Question. If $P$ does contain elements $a,b$ with $a<b$, does this imply that $P \cong [0,1]\cap\mathbb{Q}$, or that $P$ is isomorphic to the nonzero countable atomless Boolean algebra?
Note. Thanks to user @YCor for suggestions to make this a better question.
 A: The generic (or random) bounded partial order $R$, i.e., the Fraïssé limit of all finite bounded orders $(P,<,0,1)$ (with $0=\min P$, $1=\max P$), is fractal. It is saturated, so no two incomparable elements   have a least upper bound. 
Similarly, the generic (locally finite) bounded lattice $L$ is isomorphic to each of its proper intervals. It  contains every finite lattice as a sublattice, and hence does not satisfy any laws (other than the laws satisfied by all lattices).  In particular, $L$ is not distributive and not even modular.
A: How about this. Let $P$ have "levels" indexed by $\mathbb{Q} \cap [0,1]$. Levels $0$ and $1$ each contain a single element, all other levels contain a countably infinite set of elements. An element at level $a$ lies below one at level $b$ if and only if $a <b$. It's clearly not a Boolean algebra, but also clearly has the desired property.
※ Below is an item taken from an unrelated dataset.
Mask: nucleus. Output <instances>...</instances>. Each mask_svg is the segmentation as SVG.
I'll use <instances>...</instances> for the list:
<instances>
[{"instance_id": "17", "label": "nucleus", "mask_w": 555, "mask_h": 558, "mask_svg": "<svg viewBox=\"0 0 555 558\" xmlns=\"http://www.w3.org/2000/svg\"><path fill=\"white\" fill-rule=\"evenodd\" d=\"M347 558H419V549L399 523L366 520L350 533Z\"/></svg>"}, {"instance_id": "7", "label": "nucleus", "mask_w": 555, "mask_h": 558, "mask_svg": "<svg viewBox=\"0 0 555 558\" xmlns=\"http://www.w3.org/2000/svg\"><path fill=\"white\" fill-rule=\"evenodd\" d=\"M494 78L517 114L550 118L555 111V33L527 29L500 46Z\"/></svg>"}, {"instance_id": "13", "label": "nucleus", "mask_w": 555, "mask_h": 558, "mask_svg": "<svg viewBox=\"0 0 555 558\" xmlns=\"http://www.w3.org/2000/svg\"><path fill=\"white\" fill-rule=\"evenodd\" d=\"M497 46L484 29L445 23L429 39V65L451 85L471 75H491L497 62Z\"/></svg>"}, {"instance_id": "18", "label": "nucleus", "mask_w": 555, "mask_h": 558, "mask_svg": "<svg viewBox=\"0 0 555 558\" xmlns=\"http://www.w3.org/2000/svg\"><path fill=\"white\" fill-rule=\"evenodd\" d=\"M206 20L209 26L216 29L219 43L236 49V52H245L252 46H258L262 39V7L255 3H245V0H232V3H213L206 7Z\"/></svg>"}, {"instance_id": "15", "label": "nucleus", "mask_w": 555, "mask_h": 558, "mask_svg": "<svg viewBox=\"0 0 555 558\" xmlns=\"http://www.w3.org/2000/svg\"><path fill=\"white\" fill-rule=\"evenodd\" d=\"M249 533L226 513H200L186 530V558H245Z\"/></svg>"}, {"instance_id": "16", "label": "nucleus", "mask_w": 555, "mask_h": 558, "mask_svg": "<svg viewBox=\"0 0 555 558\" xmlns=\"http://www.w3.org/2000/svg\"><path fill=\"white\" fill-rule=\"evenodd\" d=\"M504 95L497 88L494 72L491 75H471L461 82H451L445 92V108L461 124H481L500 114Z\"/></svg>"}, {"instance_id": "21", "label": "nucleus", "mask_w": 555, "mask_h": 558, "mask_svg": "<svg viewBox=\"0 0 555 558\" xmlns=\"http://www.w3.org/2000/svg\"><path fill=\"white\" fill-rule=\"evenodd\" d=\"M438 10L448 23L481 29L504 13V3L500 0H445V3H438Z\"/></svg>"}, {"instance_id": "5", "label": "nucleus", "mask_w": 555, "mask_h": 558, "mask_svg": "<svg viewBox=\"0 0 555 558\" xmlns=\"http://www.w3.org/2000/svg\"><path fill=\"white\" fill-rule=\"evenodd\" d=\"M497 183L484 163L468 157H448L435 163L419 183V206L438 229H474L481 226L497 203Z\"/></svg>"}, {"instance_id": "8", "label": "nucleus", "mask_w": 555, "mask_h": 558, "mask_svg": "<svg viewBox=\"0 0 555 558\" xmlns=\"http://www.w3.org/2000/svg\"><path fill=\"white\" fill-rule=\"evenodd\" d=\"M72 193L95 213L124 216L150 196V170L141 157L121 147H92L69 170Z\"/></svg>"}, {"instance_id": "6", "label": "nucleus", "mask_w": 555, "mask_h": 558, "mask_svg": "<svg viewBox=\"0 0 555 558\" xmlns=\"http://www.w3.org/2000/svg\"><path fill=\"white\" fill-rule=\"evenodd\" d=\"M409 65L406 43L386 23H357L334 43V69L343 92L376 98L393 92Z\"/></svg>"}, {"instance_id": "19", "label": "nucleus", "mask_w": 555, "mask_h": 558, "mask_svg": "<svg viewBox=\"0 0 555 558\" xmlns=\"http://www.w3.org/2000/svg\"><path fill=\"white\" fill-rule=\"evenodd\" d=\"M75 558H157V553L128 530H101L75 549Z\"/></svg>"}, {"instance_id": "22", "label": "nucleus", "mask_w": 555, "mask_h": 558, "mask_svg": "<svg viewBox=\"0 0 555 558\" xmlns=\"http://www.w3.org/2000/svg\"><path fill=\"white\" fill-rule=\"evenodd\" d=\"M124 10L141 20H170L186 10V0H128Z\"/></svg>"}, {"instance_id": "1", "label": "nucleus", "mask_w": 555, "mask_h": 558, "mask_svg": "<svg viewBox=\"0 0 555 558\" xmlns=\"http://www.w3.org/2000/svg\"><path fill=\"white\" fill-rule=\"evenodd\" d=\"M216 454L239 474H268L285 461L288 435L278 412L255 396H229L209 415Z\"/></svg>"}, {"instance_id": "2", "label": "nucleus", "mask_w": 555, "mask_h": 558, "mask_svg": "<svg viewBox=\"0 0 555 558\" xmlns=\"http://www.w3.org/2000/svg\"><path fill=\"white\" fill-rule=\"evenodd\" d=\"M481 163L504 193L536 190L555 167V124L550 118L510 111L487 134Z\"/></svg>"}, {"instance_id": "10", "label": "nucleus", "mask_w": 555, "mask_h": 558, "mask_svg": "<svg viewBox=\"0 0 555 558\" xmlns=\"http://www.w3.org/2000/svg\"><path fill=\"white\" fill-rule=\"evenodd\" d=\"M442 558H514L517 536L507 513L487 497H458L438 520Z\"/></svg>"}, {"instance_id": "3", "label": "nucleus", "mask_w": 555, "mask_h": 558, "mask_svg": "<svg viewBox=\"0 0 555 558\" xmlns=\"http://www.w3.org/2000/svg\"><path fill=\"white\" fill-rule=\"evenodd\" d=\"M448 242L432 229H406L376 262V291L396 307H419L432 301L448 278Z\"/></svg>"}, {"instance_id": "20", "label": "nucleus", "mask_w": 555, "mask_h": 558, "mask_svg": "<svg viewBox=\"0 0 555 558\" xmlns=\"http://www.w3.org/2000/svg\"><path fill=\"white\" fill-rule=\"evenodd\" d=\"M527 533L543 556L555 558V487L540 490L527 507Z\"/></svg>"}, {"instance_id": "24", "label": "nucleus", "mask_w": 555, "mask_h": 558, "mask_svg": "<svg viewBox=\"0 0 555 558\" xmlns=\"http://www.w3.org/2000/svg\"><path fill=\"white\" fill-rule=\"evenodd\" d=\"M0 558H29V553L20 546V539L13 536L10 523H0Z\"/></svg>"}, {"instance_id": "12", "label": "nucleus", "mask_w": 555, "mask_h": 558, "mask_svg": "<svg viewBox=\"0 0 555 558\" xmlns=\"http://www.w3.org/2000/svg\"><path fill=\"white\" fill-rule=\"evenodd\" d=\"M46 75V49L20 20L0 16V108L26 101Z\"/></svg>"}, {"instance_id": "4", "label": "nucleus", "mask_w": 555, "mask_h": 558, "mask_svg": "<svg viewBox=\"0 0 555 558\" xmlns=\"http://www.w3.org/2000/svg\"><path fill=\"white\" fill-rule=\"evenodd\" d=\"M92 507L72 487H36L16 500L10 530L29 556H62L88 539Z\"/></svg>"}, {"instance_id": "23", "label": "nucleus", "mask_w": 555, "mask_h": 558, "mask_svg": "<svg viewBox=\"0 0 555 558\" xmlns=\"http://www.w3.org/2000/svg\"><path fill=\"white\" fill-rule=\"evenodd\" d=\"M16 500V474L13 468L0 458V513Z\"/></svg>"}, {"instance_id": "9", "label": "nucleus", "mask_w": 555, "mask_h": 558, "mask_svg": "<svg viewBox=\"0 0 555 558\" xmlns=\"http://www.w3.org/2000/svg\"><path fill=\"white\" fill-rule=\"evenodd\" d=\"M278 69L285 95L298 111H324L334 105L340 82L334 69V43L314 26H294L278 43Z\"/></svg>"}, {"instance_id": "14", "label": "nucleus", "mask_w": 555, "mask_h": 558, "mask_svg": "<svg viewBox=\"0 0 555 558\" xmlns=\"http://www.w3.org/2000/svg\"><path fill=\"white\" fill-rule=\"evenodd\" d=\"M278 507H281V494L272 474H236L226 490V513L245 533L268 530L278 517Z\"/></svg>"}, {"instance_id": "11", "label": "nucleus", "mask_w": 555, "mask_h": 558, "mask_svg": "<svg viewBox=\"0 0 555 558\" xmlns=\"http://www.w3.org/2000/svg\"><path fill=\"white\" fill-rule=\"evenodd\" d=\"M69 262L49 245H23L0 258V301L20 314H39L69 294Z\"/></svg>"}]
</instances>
A: Here is another construction. Start with $0<1$ and add an antichain of three points $a$, $b$, $c$ between them, making a copy of $M_3$. Next, we iteratively ensure the interval-isomorphism property by adding new points to each new interval we created. That is, whenever we add a new point to the overall order, then we also add a copy of that point into all the resulting intervals that we have created. In countably many steps, this will make a (non-linear) countably infinite partial order with the interval-isomorphism property, but it is not a Boolean algebra, since $a$ has no complement, and indeed, it has a copy of $M_3$ and hence is not a distributive lattice.